Hannah Crafts, |
The Bondwoman's Narrative
(Time Warner, 2002)
The Bondwoman's Narrative is a remarkable novel written in the 1850s by a former slave, Hannah Crafts, discovered as a bound, handwritten narrative by editor Henry Louis Gates Jr.
Written in the style of the 19th-century "sentimental novel," The Bondwoman's Narrative tells the story of Hannah, a slave who undergoes a series of harrowing adventures on her way to freedom. Raised to be a house slave, she is educated (illegally) by a kindly couple living on her master's plantation; when discovered, they pay a price for their kindness. Hannah is articulate and observant, fervent in her faith and humble in demeanor.
Hannah's master brings home a bride who is in turn accompanied by a curious acquaintance, the lawyer Mr. Trapp. Hannah becomes the new mistress's personal maid, and she soon discerns that Mr. Trapp holds a devastating secret over the distraught woman's head. In an effort to save the mistress to whom she is by now devoted, Hannah agrees to run away to the north with her. But almost immediately their plans go awry. They lose their way and are forced to take shelter for months in an old deserted cabin. Upon their discovery, they are taken into captivity, and Hannah is forever separated from her dear mistress.
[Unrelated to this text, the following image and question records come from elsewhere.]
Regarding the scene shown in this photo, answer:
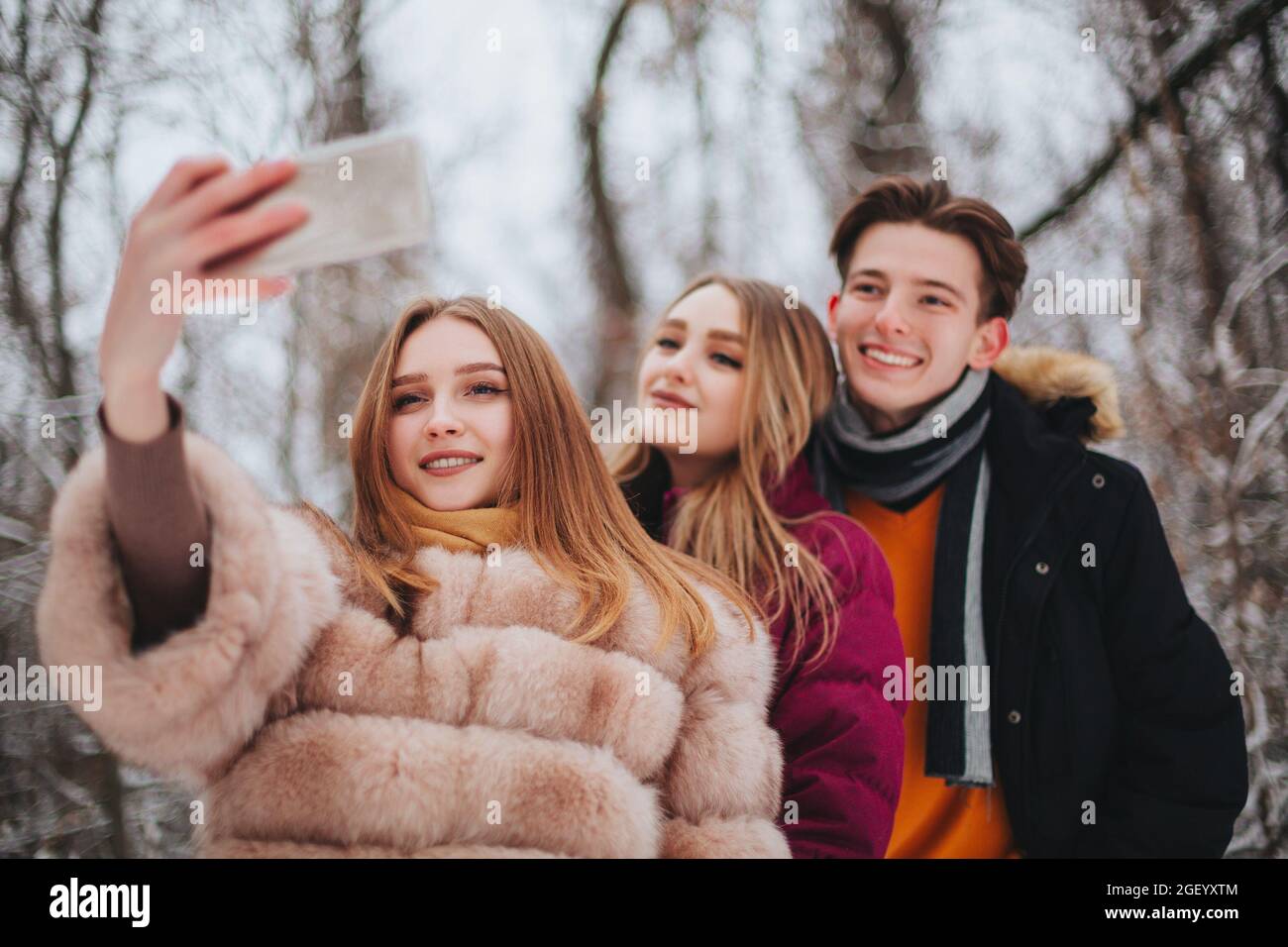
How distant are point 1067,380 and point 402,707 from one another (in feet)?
5.34

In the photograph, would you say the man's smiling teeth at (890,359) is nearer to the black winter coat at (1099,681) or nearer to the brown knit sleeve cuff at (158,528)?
the black winter coat at (1099,681)

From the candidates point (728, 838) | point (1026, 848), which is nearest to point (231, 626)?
point (728, 838)

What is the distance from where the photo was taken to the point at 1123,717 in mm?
2146

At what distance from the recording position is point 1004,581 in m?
2.13

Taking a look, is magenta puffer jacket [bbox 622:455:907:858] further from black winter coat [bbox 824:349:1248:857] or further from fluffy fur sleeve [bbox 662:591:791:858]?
black winter coat [bbox 824:349:1248:857]

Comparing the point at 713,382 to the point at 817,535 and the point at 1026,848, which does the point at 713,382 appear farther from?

Hannah's adventures continue, some trying, some hair-raising -- in fact, traveling with Hannah could be viewed as being hazardous to one's health -- but she perseveres in her dream to go north to freedom.
The "sentimental" style allows Hannah to engage in discourses on slavery, equality and other related issues, even if at times the narrative is overwrought and melodramatic. Hannah is a complex character; beneath her humble mien is a spark of willfulness that feeds her determination to keep going. Her story is immediate and compelling, and Crafts ably demonstrates a gift for character and storytelling.
Anna Deveare Smith's reading is not as polished as the narrators of some of the recorded books to which I have listened. Her voice is breathy and her pacing seems off a bit, rushed in placed and flat in others. However, once I had listened for a short while, Smith's voice become inextricably linked in my mind with Hannah; in essence, Smith became Hannah, and I could imagine no other voice reading the narrative.
Editor Henry Louis Gates Jr. introduces the recording with the story of how he acquired the manuscript and closes it with the story of authenticating the book. His warm-voiced enthusiasm in infectious, and I was a bit sad when the tape was over. I wanted more.
Hannah Crafts's The Bondwoman's Narrative is a riveting slice of history told from a purely personal perspective as well as an engaging listening experience.